= Kriterion Monrovia =

Student-run cinema organization in Liberia

Kriterion Monrovia is a student-run nonprofit organization focused on promoting cinema in Liberia. The group operates the only arthouse cinema in Liberia. Since its founding in 2011, it has screened over 40 films including locally produced art films.

== Background ==

After suffering from two civil wars where much historical and cultural knowledge were lost, Liberia struggled to develop a vibrant film culture. After 14 years of conflict, in 2003 the country began the slow process of rebuilding and recovering. Amid this process though, the Ebola virus epidemic violently erupted within the region and severely hit Liberia. The war-torn country totalled around 4,300 deaths due to the outbreak.
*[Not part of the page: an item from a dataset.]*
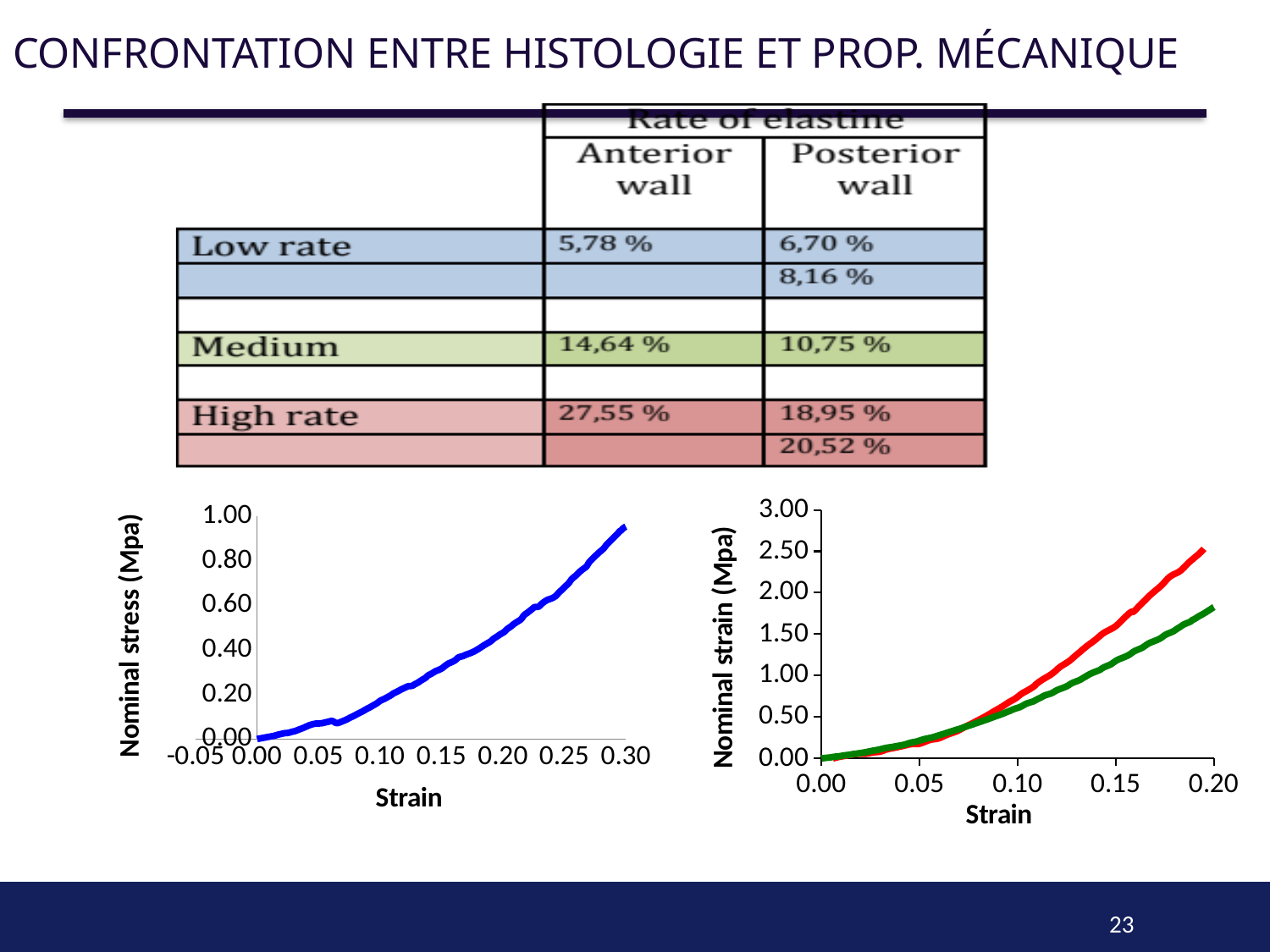
How many lines are plotted in the right chart? 2 In the right chart, is the value of the green line at a strain of 0.20 greater or less than 2.00? less In the left chart, is the nominal stress at a strain of 0.05 greater or less than 0.20? less In the left chart, does the nominal stress rise or fall as strain increases? rise What is the x-axis title of the left chart? Strain What kind of chart is the right chart with the red and green lines? line chart How many lines are plotted in the left chart? 1 In the right chart, do the red and green lines rise or fall as strain increases? rise In the right chart, is the value of the red line at a strain of 0.20 greater or less than 2.00? greater What kind of chart is the left chart with the blue line? line chart In the right chart, which line is higher at a strain of 0.20, the red line or the green line? red line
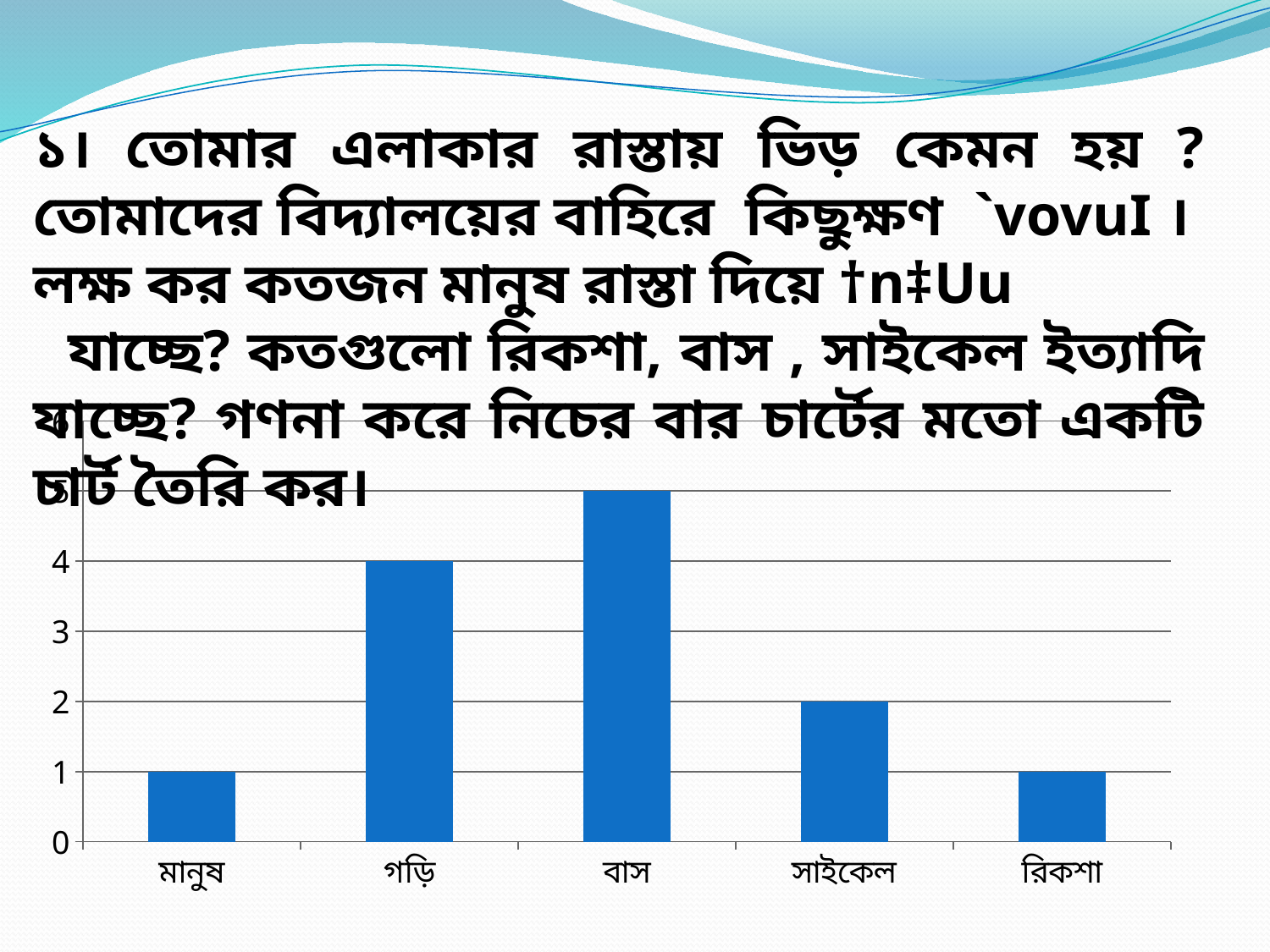
What is the difference between the values for গড়ি and রিকশা? 3 Which is larger, the value for গড়ি or the value for সাইকেল? গড়ি What is the value for মানুষ in the bar chart? 1 What kind of chart is shown on the slide? bar chart Which category has the highest bar in the chart? বাস What is the difference between the values for গড়ি and সাইকেল? 2 What is the value for রিকশা in the bar chart? 1 Is the value for সাইকেল greater or less than 3? less How many categories are shown on the x axis of the chart? 5 Is the value for বাস greater or less than 4? greater What is the value for গড়ি in the bar chart? 4 What is the value for সাইকেল in the bar chart? 2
During this time, members of the Liberian film community stopped movie screenings and went door-to-door to help raise awareness for the virus.

== History ==
Inspired by the models of Kriterion Amsterdam and Kriterion Sarajevo, Kriterion Monrovia was started by Pandora Hodge while she was a student at University of Liberia in 2011. Together with other students, she went to different communities in Liberia using a projector to screen about 40 different movies for the general public. The group was awarded their first seed money from BSC-Spark with later support from Monrovia Breweries, the Accountability Lab, and the Liberian Ministry of Health, among others.

In 2018, Kriterion Monrovia hosted the second Europe Liberian film festival. At the conclusion of the event's two-weeks of activities, which included several film screenings, the Charge D'affaires of the European Union, Emma Sundblad, announced the construction of Liberia's first arthouse cinema to be run by the student group. A year prior, Kriterion Monrovia had launched a crowdfunding initiative in order to fund the project.